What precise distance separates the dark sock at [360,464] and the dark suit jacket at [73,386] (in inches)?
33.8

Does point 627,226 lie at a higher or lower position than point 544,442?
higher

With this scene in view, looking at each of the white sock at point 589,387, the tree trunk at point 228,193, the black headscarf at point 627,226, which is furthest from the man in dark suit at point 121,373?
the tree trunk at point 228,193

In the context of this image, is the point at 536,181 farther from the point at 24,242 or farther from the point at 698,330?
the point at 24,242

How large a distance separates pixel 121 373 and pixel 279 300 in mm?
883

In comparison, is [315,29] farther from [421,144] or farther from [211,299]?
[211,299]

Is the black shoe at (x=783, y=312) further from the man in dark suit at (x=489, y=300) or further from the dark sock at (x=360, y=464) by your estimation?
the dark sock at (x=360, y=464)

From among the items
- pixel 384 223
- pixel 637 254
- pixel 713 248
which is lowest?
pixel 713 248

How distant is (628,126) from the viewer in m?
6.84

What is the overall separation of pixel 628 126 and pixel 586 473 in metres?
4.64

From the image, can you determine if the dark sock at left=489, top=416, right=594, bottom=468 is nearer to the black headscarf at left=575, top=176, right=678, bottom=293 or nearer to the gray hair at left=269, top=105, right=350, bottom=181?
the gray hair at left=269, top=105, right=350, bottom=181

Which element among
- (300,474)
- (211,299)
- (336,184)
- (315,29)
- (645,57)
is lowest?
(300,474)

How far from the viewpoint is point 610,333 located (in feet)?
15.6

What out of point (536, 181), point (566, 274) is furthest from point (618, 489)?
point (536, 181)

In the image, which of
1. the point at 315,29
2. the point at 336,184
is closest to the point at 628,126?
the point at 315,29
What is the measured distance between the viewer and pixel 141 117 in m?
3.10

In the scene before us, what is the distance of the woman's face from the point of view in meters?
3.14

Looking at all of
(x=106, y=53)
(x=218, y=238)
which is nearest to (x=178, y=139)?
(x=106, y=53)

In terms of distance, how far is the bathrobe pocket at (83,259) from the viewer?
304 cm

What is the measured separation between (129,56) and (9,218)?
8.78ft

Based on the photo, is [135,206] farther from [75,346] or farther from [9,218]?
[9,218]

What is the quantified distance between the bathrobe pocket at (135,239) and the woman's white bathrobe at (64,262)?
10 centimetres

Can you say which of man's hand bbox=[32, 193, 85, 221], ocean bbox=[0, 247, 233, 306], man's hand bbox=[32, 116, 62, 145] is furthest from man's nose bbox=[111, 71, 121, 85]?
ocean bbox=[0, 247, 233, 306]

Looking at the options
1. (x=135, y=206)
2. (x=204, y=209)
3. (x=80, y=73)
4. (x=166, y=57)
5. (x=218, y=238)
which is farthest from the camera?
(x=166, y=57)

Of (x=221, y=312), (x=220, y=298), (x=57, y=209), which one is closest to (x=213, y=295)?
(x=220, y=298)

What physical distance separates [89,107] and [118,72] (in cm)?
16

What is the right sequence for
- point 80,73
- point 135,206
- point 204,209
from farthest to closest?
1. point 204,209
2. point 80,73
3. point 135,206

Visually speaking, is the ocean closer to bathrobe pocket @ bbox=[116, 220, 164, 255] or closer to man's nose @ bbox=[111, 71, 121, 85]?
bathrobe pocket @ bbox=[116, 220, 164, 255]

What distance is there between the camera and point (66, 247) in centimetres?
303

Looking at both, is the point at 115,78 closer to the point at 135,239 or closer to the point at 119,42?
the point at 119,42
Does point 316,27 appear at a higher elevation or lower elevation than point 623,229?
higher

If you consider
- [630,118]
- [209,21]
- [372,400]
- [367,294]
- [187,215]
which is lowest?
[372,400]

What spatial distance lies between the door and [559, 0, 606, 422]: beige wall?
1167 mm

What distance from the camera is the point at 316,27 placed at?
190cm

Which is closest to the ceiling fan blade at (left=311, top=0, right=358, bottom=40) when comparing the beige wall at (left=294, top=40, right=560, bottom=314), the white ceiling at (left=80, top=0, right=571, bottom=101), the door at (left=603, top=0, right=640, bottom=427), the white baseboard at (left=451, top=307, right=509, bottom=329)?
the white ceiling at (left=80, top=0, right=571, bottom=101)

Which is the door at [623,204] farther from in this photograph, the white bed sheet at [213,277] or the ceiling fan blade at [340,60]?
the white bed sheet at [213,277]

* * *

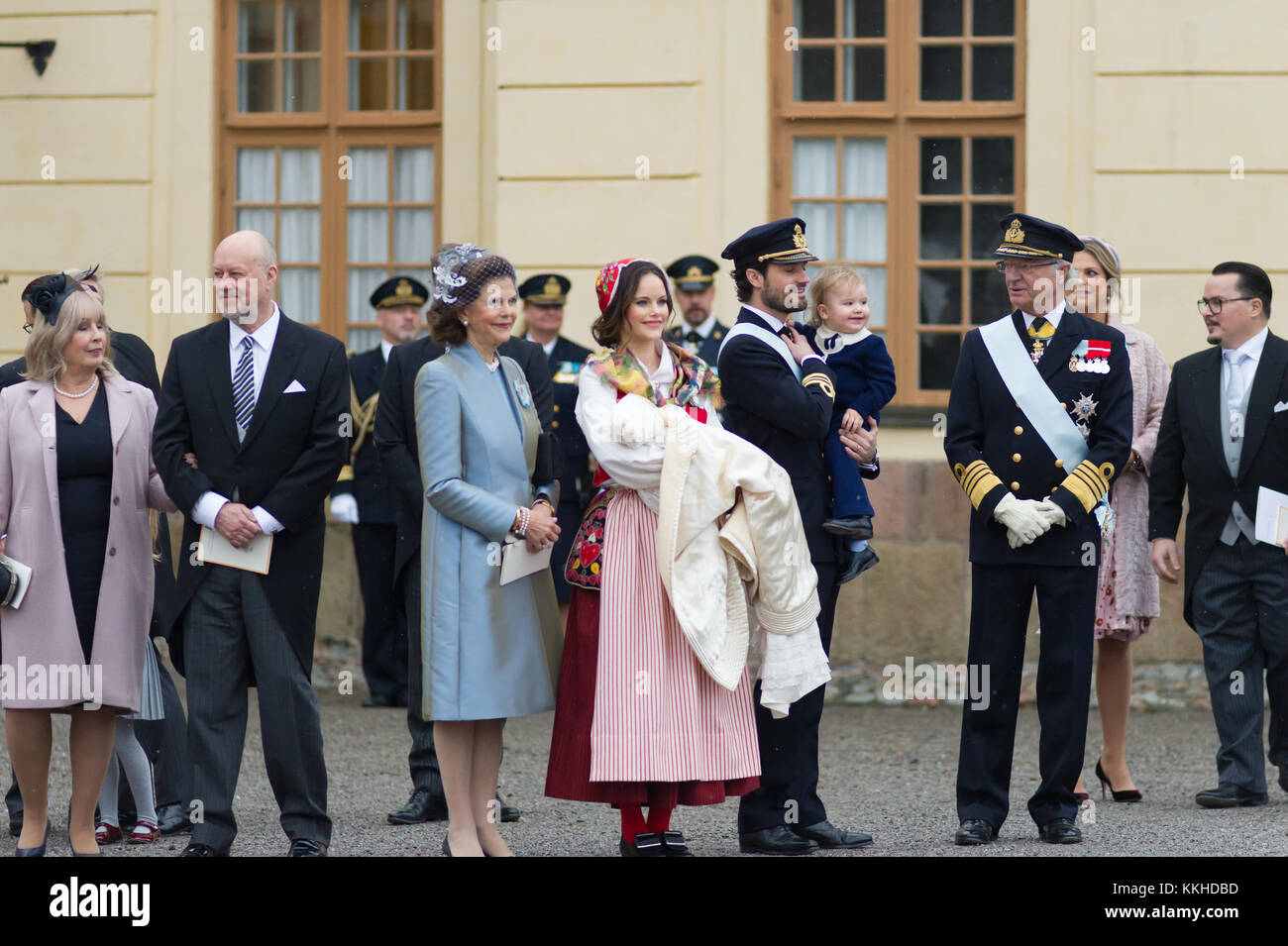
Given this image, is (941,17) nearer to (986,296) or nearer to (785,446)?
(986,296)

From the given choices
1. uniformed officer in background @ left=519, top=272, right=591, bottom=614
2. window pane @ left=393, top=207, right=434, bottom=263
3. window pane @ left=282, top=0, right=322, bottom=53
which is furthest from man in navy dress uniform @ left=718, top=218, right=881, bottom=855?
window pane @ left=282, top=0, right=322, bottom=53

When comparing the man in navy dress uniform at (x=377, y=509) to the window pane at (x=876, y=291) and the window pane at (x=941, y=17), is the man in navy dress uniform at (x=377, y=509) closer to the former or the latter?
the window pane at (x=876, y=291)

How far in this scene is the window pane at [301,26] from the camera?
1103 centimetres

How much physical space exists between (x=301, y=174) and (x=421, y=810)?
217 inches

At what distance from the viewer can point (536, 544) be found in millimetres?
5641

---

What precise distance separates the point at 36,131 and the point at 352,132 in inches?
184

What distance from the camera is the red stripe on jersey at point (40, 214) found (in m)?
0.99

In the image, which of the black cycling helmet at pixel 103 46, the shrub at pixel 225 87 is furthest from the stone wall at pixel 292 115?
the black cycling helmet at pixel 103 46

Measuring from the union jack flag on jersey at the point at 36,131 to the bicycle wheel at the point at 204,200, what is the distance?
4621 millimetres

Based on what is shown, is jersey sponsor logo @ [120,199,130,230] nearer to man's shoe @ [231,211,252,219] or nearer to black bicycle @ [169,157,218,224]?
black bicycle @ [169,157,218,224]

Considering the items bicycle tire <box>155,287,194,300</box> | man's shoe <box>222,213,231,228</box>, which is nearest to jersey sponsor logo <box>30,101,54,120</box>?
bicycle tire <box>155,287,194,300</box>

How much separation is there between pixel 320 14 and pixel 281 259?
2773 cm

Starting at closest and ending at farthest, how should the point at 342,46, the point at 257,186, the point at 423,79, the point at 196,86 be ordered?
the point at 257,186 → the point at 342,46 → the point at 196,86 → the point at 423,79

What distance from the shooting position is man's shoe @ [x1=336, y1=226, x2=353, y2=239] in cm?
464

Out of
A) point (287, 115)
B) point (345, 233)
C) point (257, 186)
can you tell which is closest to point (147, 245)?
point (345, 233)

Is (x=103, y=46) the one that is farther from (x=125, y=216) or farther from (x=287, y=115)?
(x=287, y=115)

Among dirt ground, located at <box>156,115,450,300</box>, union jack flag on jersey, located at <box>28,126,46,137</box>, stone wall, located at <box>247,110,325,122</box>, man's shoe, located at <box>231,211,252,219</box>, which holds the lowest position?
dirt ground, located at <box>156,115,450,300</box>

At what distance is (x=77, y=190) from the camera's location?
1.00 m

The problem
List every line of the rows above that contains the string "trunk". Case counts.

Answer below
With this scene in view, looking at each of the white sock at point 589,387, the tree trunk at point 228,193, the black headscarf at point 627,226, which is furthest from the man in dark suit at point 121,373?
the tree trunk at point 228,193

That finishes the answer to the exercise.